All patients whose initiation of treatment was recorded in SINAN were included, and no losses or exclusions occurred.
Two structured instruments were used for data collection along with each patient’s general registration form: a questionnaire with sociodemographic, clinical, and epidemiological data, which was used to interview patients undergoing treatment in the four centers where direct follow-up occurred and a structured general form to collect data on patient monthly follow-up (treatment outcomes), medical records, and additional data from the SINAN database (race, HIV test results, and others). The variables were classified into two groups: 1) sociodemographic: gender, age range, race, education, monthly household income, city of residence; 2) clinical and epidemiological: means of entering the health care system (new case or otherwise), clinical presentation, type of presumptive diagnosis, type of follow-up (direct or indirect), serological HIV diagnosis, DOTS recommendation, alcohol consumption in the last year, history of smoking, and drug use in general.
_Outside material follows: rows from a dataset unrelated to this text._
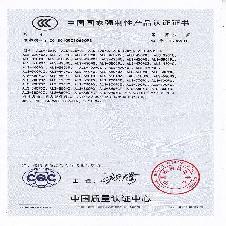 热烈庆贺公司产品获得国家3C认证证书!
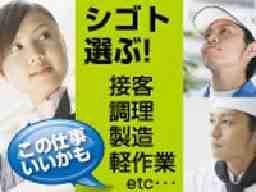 株式会社ビート 大阪南支店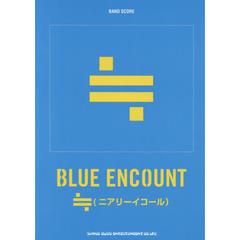 楽譜 BLUE ENCOUNT ≒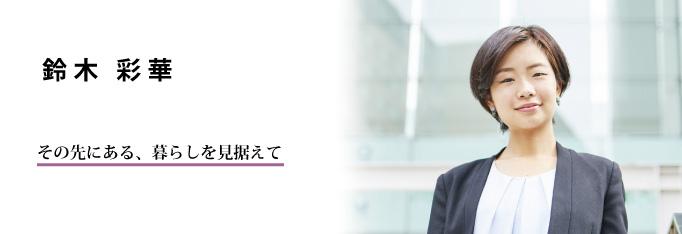 インテリアコーディネーター | 鈴木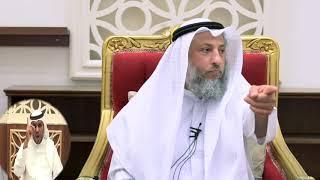 لا أستطيع ترك الذنب أبداً الشيخ د.عثمان الخميس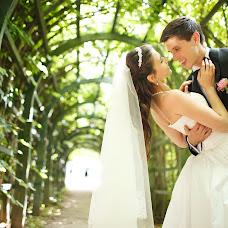 Wedding photographer Artem Ivanov (JohnStoun). Photo of 09.07.2013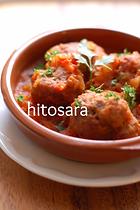 スペイン風 肉団子 煮込み 松の実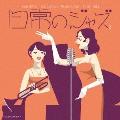 日常のジャズ2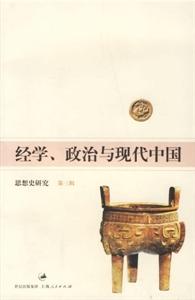 经学、政治与现代中国
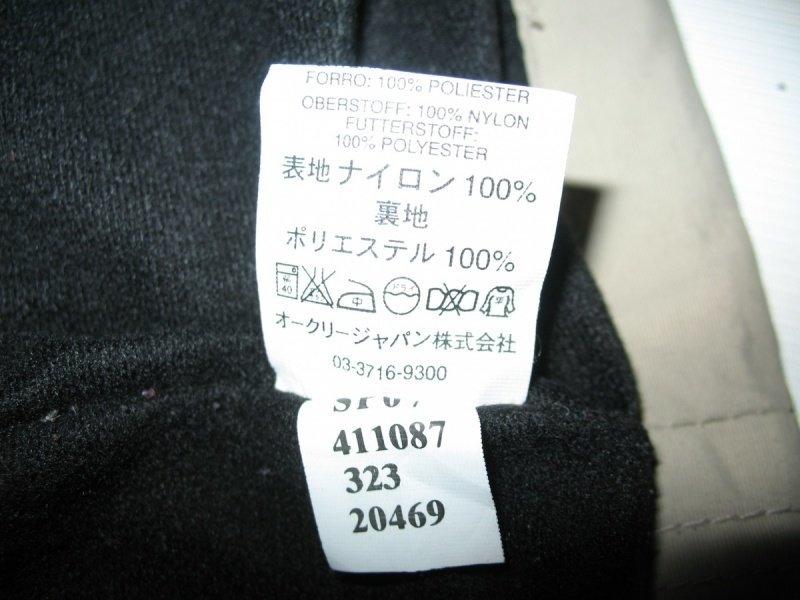 Куртка OAKLEY   jacket  (размер S/M) - 11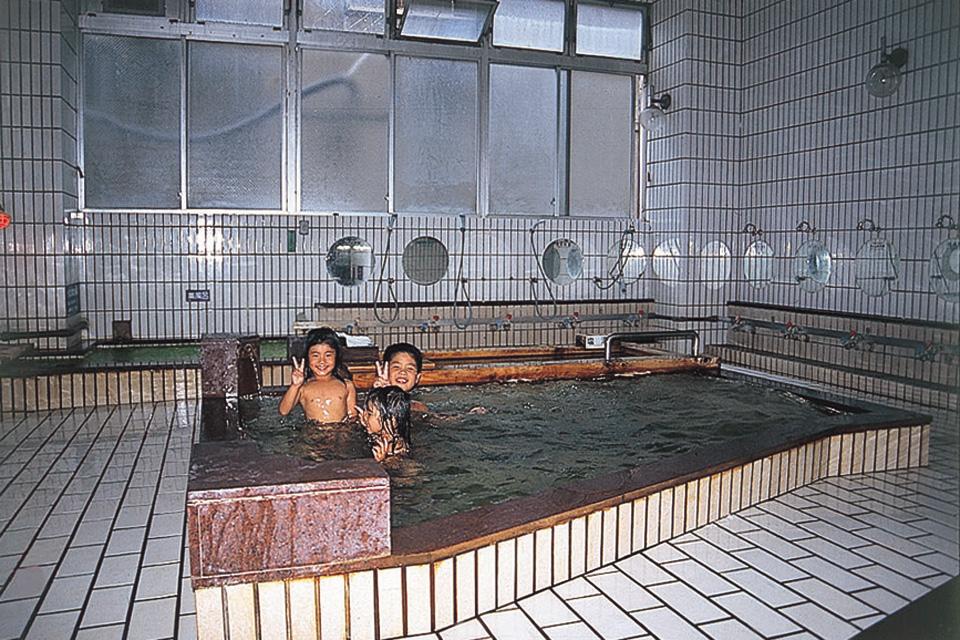 かごっま温泉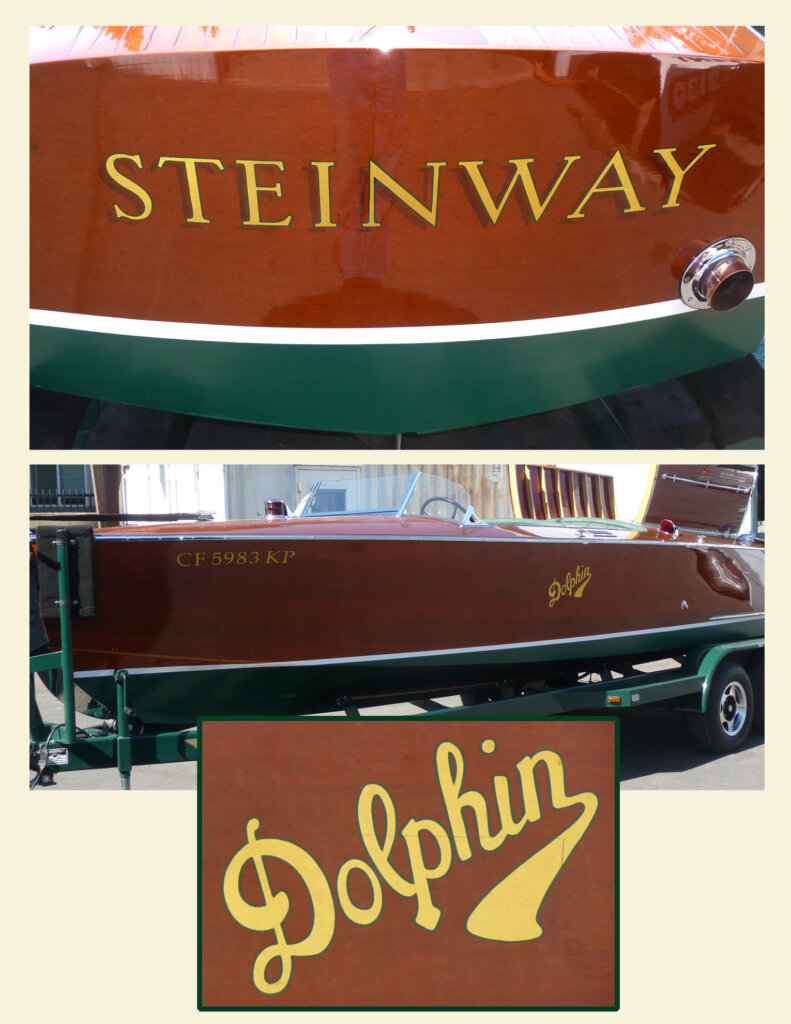 custom boat transom steinway california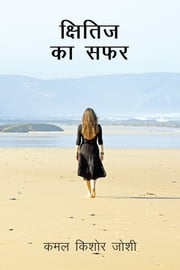 Kshitij Ka Safar ebook by Kamal Kishore Joshi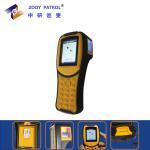Buy cheap GPRS Fingerprint Security Guard Patrol Clock from wholesalers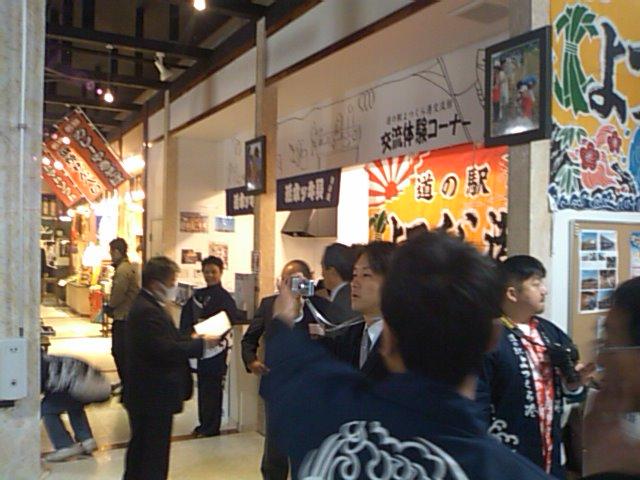 いわき初の道の駅「よつくら港」_e0068696_2132711.jpg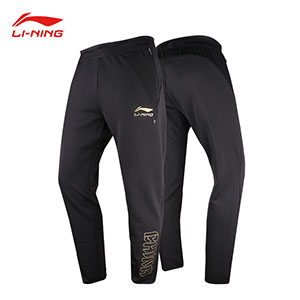 Li-Ning Table Tennis Trousers 2018 Asian Games Men Ping pong National Team Pants Li-ning AKLN937-1 AKLN898-1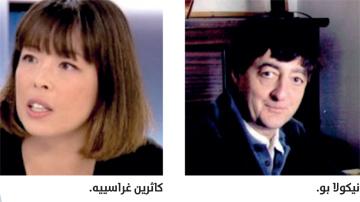 http://media.emaratalyoum.com/inline-images/344524.jpg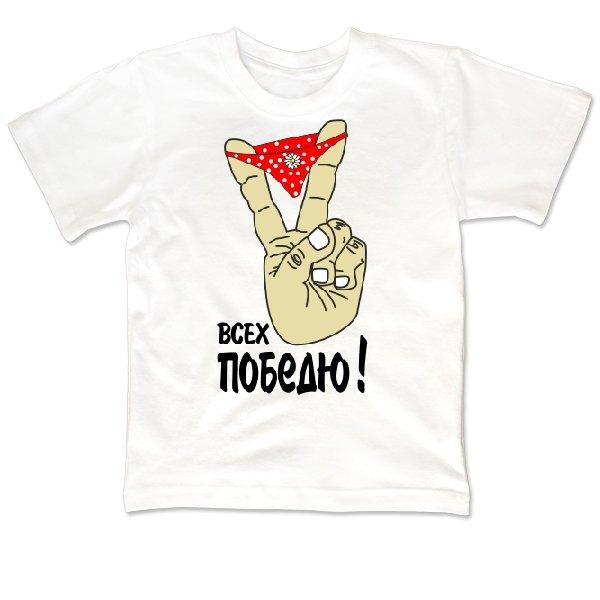 Детская футболка Всех Победю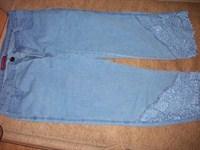 Pantalon dama 3/4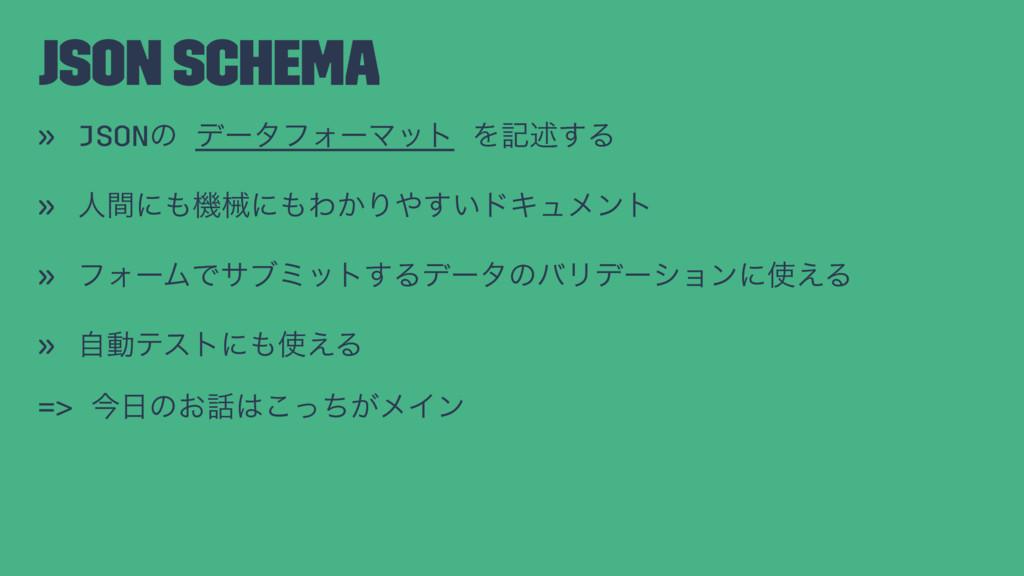 JSON Schema » JSONͷ σʔλϑΥʔϚοτ Λهड़͢Δ » ਓؒʹػցʹΘ...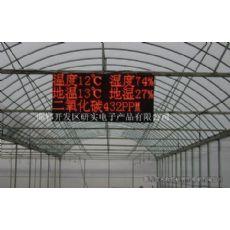 PM2.5在线监测仪型号:RY-CPM25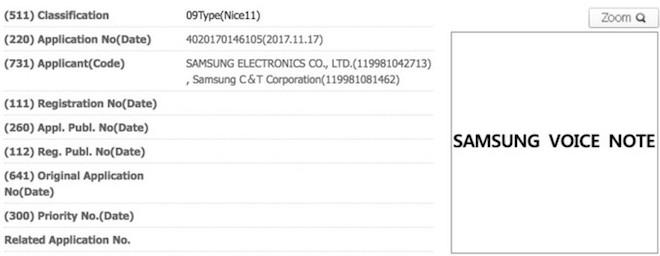 Samsung sắp ra mắt ứng dụng ghi âm mới thay thế cho Sound Recorder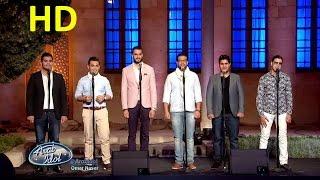 أراب ايدول 2016 - الموسم الرابع - المجموعة 12 - أغنية يا صلاة الزين HD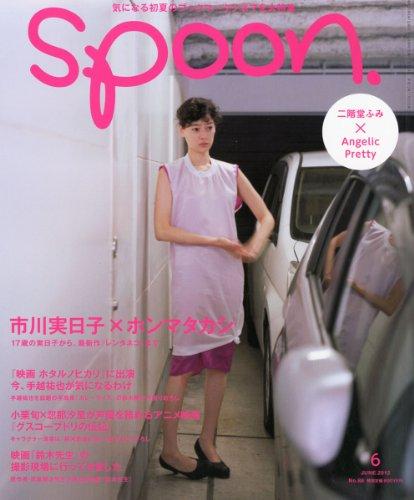 spoon. (スプーン) 2012年 06月号 [雑誌]の詳細を見る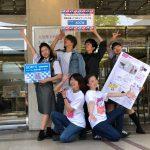 【感謝!!】OCW in 近鉄百貨店和歌山店!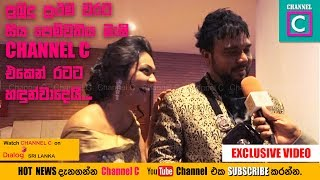 Pubudu for the first introduce her girlfriend to the country on channel c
Data on DOTS and race for both groups were obtained from DE and SINAN records.
Data on education level, age, place of residence, HIV diagnosis, and gender were obtained from DE and SINAN records for the indirectly followed up group and by interviews or direct observation of medical records for the directly followed up patients in the specific case of HIV diagnosis. The health care service required proof of residence for both groups.
The directly followed up patients were systematically interviewed to obtain data on their history of smoking, alcohol consumption, and drug use. For the other patients, this information was not systematically collected by the health care services; therefore, it was used for describing the directly followed up patients but not in the comparison between the two groups.
The structured questionnaire and categories used were the same for both groups.
Data related to outcome of treatment for the directly followed up patients were obtained during the patients’ monthly return visit to the health care unit and from the data recorded by DE for the indirectly followed up patients. The definition of outcome of treatment was the same for both groups and followed the MS guidelines: a treatment default (patient was absent from medical appointment on the scheduled return date and confirmed interruption of drug therapy for at least 30 consecutive days or the patient refused to initiate treatment); cure (patient exhibited at least two negative smears during treatment, one in the follow-up phase and another at the end of treatment); transfer (patient was transferred to another health care service); death (death caused by tuberculosis after the initiation of treatment); and failure (persistent positive sputum at the end of treatment or continued positive sputum four months after the initiation of treatment).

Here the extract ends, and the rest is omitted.